Provided text |

____

His closest companions in his student days were James Joyce and Thomas Kettle (the latter later became his brother-in-law). In protest against uniformity of dress, Skeffington refused to shave, and wore knickerbockers with long socks, which earned him the nickname "Knickerbockers". He was an ardent proponent of women's rights, and wore a Votes for Women badge. He was an equally ardent advocate of pacifism and vegetarianism, and he denounced smoking, drinking, and vivisection. He was a vegetarian and a teetotaller. But he did permit himself chocolate, and apparently he was often seen with a bar of milk chocolate in his pocket.

Joyce enrolled at University College in 1898; he was four years Skeffington's junior but only two classes below him. A number of Joyce's early writings known as "epiphanies", composed in 1901-02, are set in Hanna Sheehy's house and one includes Skeffington among those present. Joyce left a fictional portrait of Skeffington in his novel A Portrait of the Artist as a Young Man, under the guise of "MacCann", a fellow-student whom Joyce's alter-ego Stephen Dedalus describes as "a squat figure in a shooting jacket and breeches," with a "bluntfeatured face" and "a strawcolored goatee which hung from his blunt chin." Stephen remembers him saying: "Dedalus, you're an anti-social being, wrapped up in yourself. I'm not. I'm a democrat: and I'll work and act for social liberty and equality among all classes and sexes in the United States of the Europe of the future." Later, "MacCann" is seen standing in a lobby after class, canvassing signatures on a petition for universal peace, under a picture of the Czar of Russia, who was a proponent of disarmament. (In the spring term of that year Skeffington would attend the international peace conference called by the Czar.) "MacCann began to speak with fluent energy of the Czar's rescript, of Stead, of general disarmament, arbitration in cases of international disputes, of the signs of the times, of the new humanity and the new gospel of life which would make it the business of the community to secure as cheaply as possible the greatest possible happiness of the greatest possible number." – Stephen Dedalus expresses indifference to these goals and gestures at the picture of the Czar: "If we must have a Jesus, let us have a legitimate Jesus." To which MacCann replies: "Dedalus, I believe you're a good fellow, but you have yet to learn the dignity of altruism and the responsibility of the human individual."

Writing to his brother Stanislaus about the above passages, Joyce referred to Skeffington as "Hairy Jaysus", a comic expression which is both sardonic and affectionate.

____

The data |

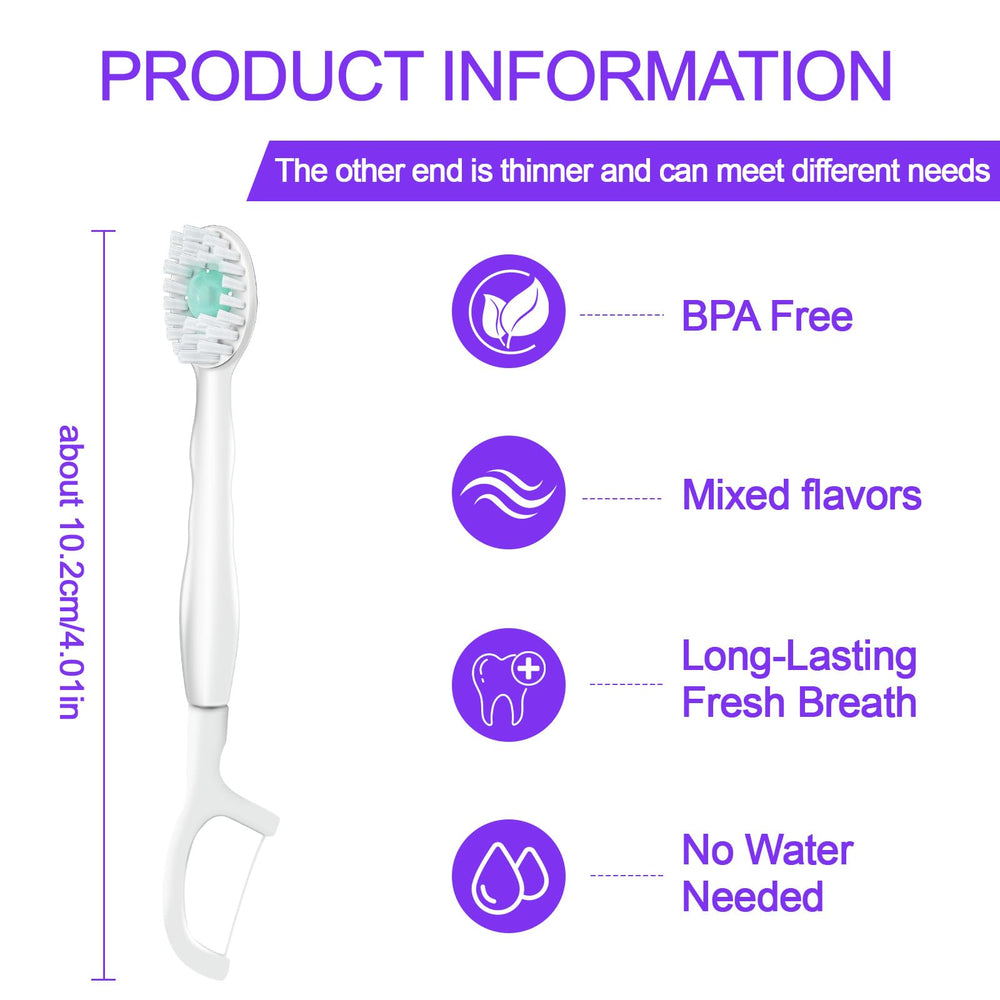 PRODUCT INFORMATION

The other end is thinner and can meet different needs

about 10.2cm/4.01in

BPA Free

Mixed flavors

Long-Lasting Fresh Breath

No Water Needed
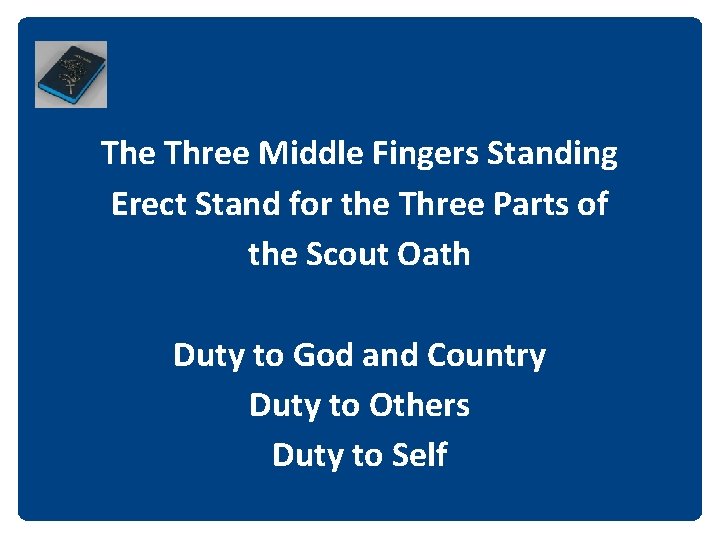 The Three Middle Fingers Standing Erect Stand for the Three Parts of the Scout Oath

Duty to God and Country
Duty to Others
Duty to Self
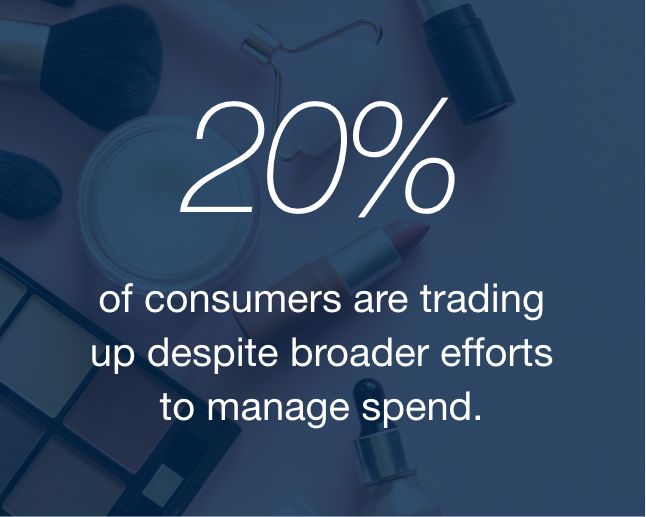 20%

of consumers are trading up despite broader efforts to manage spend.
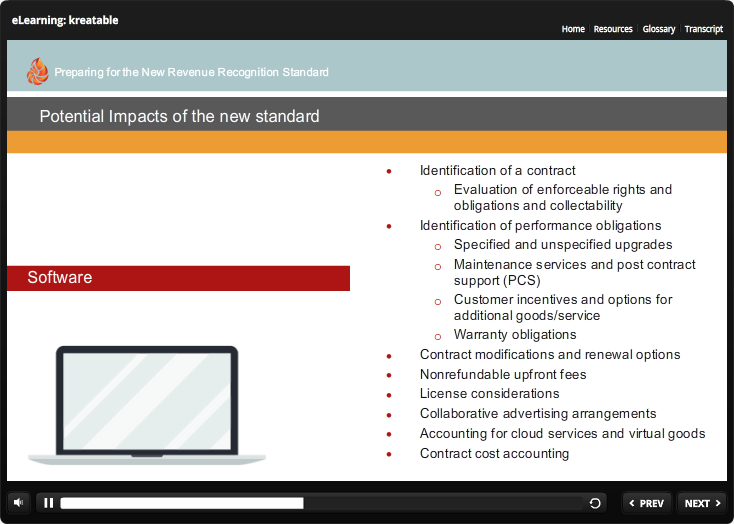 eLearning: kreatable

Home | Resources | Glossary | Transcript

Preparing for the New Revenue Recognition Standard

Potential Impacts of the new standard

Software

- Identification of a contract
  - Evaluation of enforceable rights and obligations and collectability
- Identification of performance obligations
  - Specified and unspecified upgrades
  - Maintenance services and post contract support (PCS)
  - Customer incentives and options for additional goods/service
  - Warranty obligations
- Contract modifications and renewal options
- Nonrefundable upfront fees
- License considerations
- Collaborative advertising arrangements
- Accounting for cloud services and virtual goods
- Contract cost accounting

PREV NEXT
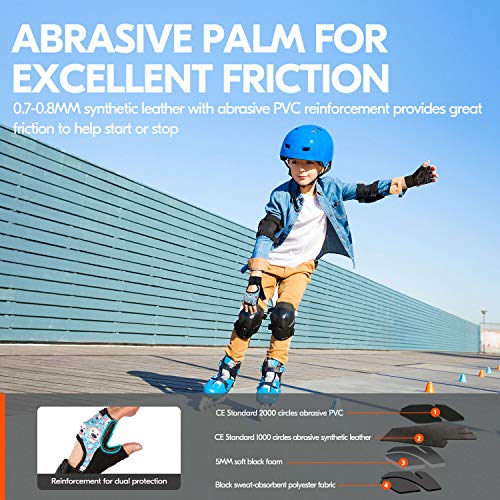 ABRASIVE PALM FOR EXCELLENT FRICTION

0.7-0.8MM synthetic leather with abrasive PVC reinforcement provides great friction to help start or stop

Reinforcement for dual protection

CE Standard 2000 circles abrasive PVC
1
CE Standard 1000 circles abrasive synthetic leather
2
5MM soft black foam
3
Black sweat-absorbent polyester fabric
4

____

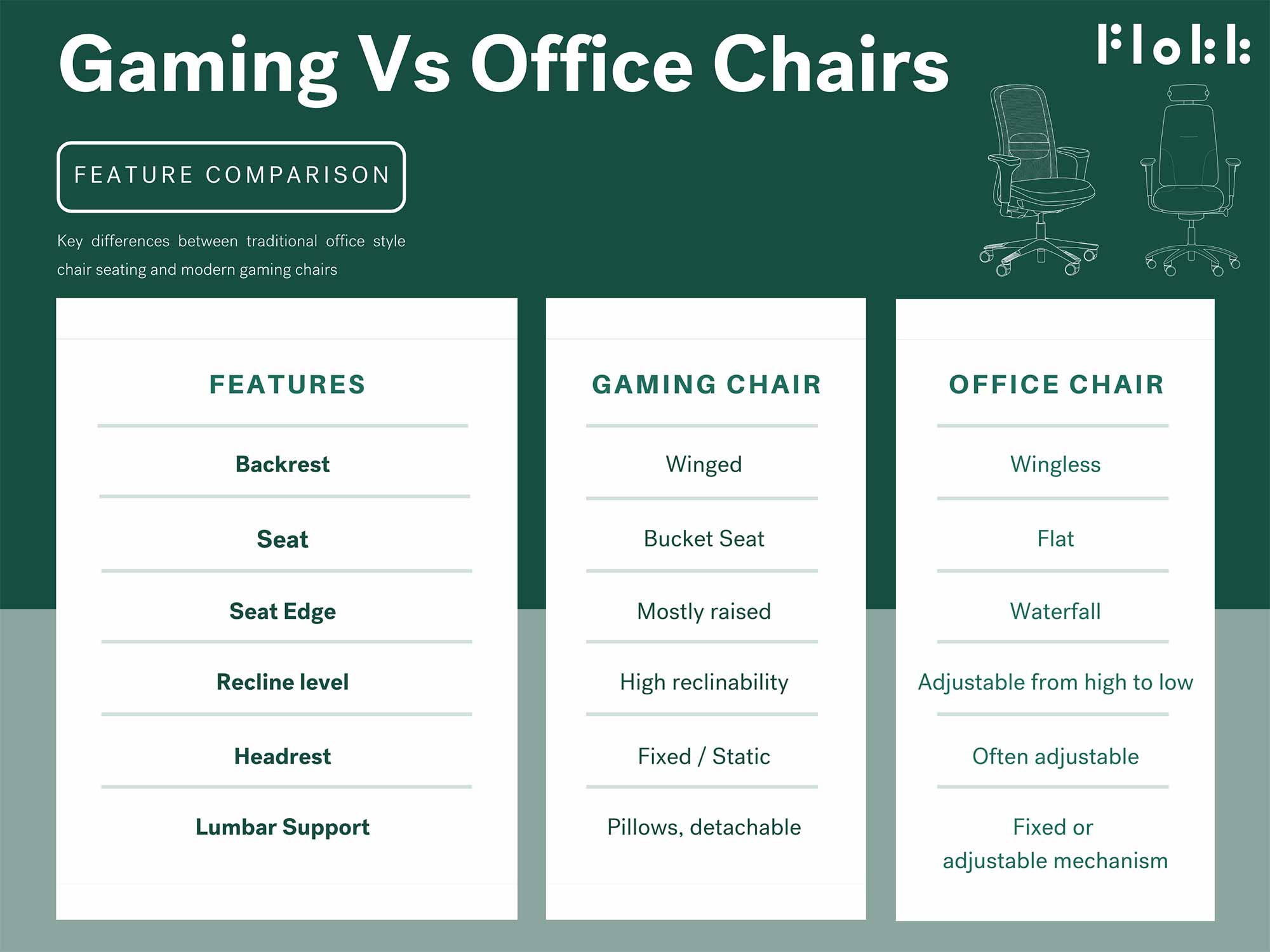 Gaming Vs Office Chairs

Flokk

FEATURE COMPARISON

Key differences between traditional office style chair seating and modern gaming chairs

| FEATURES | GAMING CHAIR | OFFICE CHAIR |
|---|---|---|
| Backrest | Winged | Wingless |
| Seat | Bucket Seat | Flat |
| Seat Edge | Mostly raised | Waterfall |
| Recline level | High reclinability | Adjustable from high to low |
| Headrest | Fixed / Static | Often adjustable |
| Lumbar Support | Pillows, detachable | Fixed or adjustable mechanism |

____

Exercise set |
- a) Please copy the Skeffington passage word for word, from "Writing to his" to "sardonic and affectionate.".
- b) In the Skeffington passage, what nickname did his knickerbockers and long socks earn him?

Answers to the exercise |
- a)
Writing to his brother Stanislaus about the above passages, Joyce referred to Skeffington as "Hairy Jaysus", a comic expression which is both sardonic and affectionate.

- b) "Knickerbockers"